In October 2017, Riley Keough joined the cast of the film in the lead role of Grace. Prior to her being cast, Franz and Fiala were considering another unnamed actress for the part, but ultimately chose Keough. In February 2018, Jaeden Martell, Richard Armitage and Lia McHugh were announced as part of the film, with production beginning that same day. To establish chemistry between Martell and McHugh portraying siblings, directors Franz and Fiala took them on several excursions, including rock climbing and ice skating, to help establish a bond between the two before filming began. Keough was kept separated from the children pre-filming meetings to maintain a distance from them for their onscreen dynamic. Keough’s father Danny plays Aaron Marshall, the cult leader and father of Keough’s character, Grace.
Filming of The Lodge took place outside of Montreal in the winter of 2018 on a golf resort that was closed for the winter season. A creative decision was made to shoot the the film in chronological order to make the journeys the characters undergo seem more organic. The film was shot by cinematographer Thimios Bakatakis, a frequent collaborator of Yorgos Lanthimos. While shooting the interiors, Bakatakis, Franz, and Fiala deliberately chose to not frame shots at eye-level but rather opting for angles positioned from above or below the actors. Fiala commented that they intended to model the film after a haunted house movie, allowing the audience to initially suspect that the children’s deceased mother, Laura, may be in fact haunting the home.
Reception
The film had its world premiere at the Sundance Film Festival on January 25, 2019. Shortly after, Neon acquired distribution rights to the film and originally scheduled to be released in the United States on November 15, 2019. It was ultimately delayed until February 7, 2020, when it was given a limited release in Los Angeles and New York City before expanding to 320 theatres in the United States on February 21, 2020.
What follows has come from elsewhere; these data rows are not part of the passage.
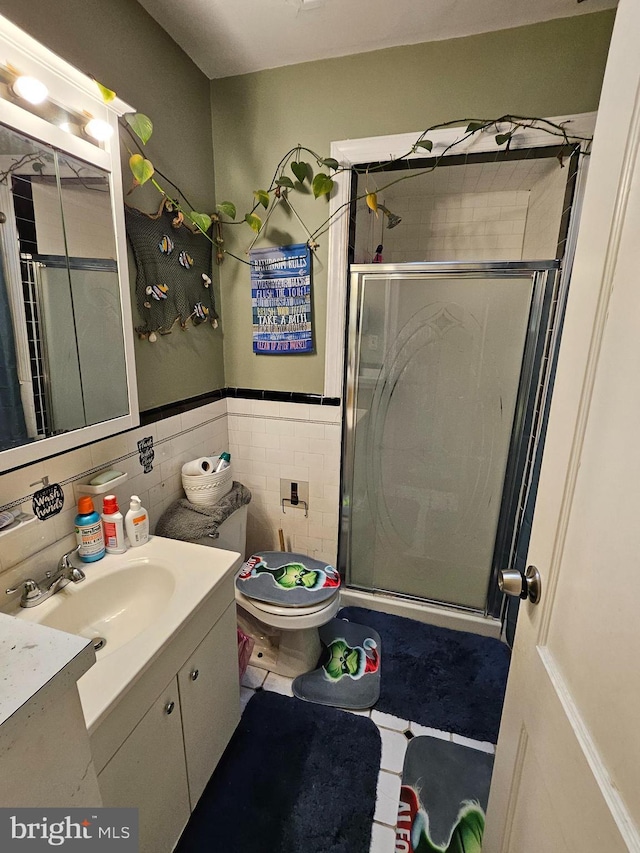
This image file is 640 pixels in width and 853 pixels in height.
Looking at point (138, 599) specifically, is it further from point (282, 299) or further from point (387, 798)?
point (282, 299)

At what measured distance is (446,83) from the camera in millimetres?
1430

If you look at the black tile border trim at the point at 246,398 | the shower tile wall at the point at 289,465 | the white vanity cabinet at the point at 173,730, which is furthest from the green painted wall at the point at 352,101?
the white vanity cabinet at the point at 173,730

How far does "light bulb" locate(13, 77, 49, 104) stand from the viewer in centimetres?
89

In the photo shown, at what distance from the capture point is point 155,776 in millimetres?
915

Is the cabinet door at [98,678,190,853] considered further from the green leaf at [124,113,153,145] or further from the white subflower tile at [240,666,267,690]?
the green leaf at [124,113,153,145]

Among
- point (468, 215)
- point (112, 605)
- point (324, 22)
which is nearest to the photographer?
point (112, 605)

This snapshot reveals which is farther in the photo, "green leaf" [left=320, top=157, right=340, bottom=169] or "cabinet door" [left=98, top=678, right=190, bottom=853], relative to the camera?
"green leaf" [left=320, top=157, right=340, bottom=169]

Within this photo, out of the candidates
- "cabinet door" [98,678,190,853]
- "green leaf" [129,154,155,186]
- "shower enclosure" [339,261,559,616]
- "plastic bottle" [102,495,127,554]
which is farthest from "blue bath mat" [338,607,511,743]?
"green leaf" [129,154,155,186]

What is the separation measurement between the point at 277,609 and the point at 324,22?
207 centimetres

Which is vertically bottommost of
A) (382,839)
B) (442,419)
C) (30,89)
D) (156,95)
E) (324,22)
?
(382,839)

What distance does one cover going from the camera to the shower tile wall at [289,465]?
188 cm

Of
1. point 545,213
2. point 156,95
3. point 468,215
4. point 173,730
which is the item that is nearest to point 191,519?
point 173,730

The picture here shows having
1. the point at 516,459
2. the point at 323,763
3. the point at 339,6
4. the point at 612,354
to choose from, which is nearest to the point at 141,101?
the point at 339,6

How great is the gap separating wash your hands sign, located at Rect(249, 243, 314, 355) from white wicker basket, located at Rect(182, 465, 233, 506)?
25.5 inches
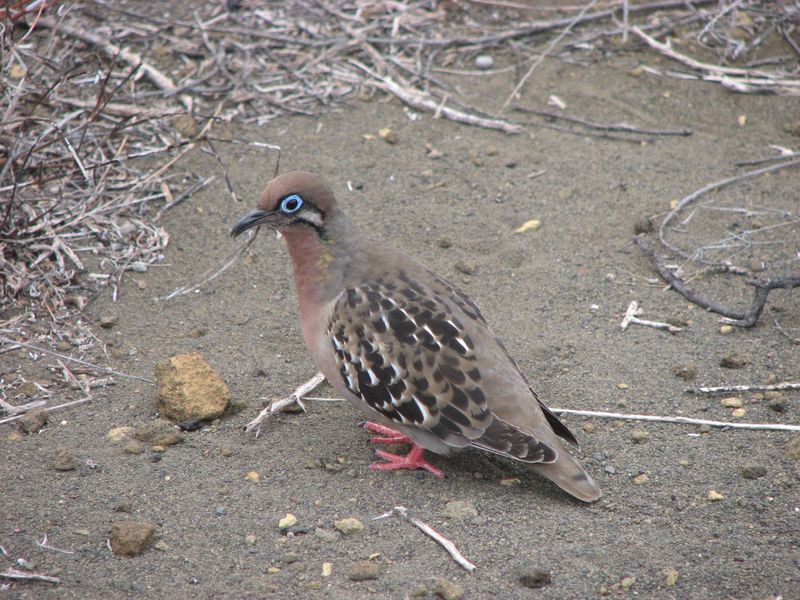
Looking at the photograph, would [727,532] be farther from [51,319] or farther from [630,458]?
[51,319]

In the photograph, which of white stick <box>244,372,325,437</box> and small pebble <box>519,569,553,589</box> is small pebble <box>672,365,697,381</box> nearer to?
small pebble <box>519,569,553,589</box>

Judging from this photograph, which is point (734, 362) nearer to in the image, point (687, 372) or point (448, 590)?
point (687, 372)

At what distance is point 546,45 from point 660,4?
3.64ft

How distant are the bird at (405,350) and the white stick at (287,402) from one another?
1.15 feet

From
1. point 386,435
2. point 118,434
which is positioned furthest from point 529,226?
point 118,434

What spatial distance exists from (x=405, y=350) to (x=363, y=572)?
1.04 metres

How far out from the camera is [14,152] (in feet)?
17.6

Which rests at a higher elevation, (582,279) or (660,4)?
(660,4)

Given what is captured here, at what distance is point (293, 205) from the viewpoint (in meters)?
4.61

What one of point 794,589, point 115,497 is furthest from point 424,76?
point 794,589

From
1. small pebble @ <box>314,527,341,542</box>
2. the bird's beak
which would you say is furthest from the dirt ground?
the bird's beak

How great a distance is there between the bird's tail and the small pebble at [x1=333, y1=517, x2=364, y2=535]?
0.81 m

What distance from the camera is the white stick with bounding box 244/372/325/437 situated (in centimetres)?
463

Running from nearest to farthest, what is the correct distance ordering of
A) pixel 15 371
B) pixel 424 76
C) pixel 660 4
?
1. pixel 15 371
2. pixel 424 76
3. pixel 660 4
During its opening week, The Lodge grossed $76,251 in six theaters in the United States. On February 14, the week following its initial release, the film expanded to 21 theaters, and had a weekend gross of $158,047. The film expanded to 322 theaters the following weekend, and concluded its US theatrical run with a total gross of $1,666,564 and an international gross of $1,015,220, making for a worldwide gross of $2,681,784.
On Rotten Tomatoes, the film has an approval rating of 74%.